Why do we want to find a rotation matrix \(\mathbf{R}\) that transforms the english word vectors into the french word vectors, instead of just using a dictionary to translate the words?

Key Takeaways

  • Vector space models are a way of representing the meaning of words in a document. They are a fundamental concept in NLP, and are used in many applications such as document classification, information retrieval, and question answering.
  • Using vector space models, we can capture similarities, differences, dependencies or many other relationships between words.

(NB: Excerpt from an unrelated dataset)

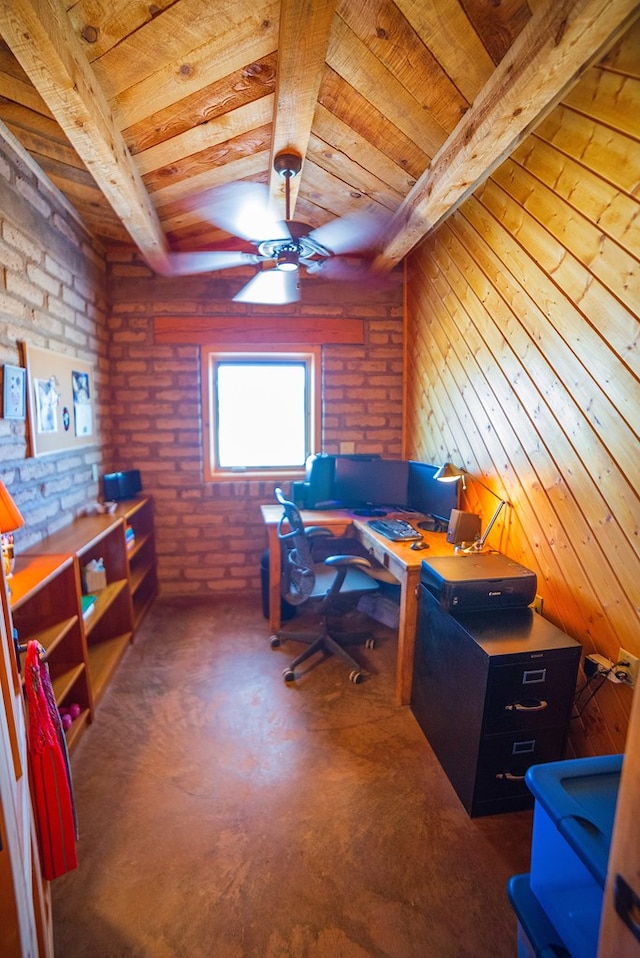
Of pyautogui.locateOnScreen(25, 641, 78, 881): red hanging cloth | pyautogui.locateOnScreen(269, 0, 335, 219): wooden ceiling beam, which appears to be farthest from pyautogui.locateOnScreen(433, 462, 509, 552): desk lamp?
pyautogui.locateOnScreen(25, 641, 78, 881): red hanging cloth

  • With vector space models, we can capture the relative meaning of words by identifying the context around each word in the text.
  • Using the co-occurrence matrix, we can extract the word vectors. The vector representation of a word is called a word embedding.
  • In this lecture, we learned two different approaches to create word embeddings: the word by word design and the word by document design.
  • When we have word vectors available, we can use a similarity metric like the Euclidean distance or the cosine similarity to measure the similarity between vectors.
  • Using simple vector arithmetics, we can put word vectors into relation with each other and find interesting relationships between words.
  • Translation can be done by finding a rotation matrix that transforms the word vectors from one language into another.
  • Understanding the concept of vector space models is the basis for many advanced NLP tasks.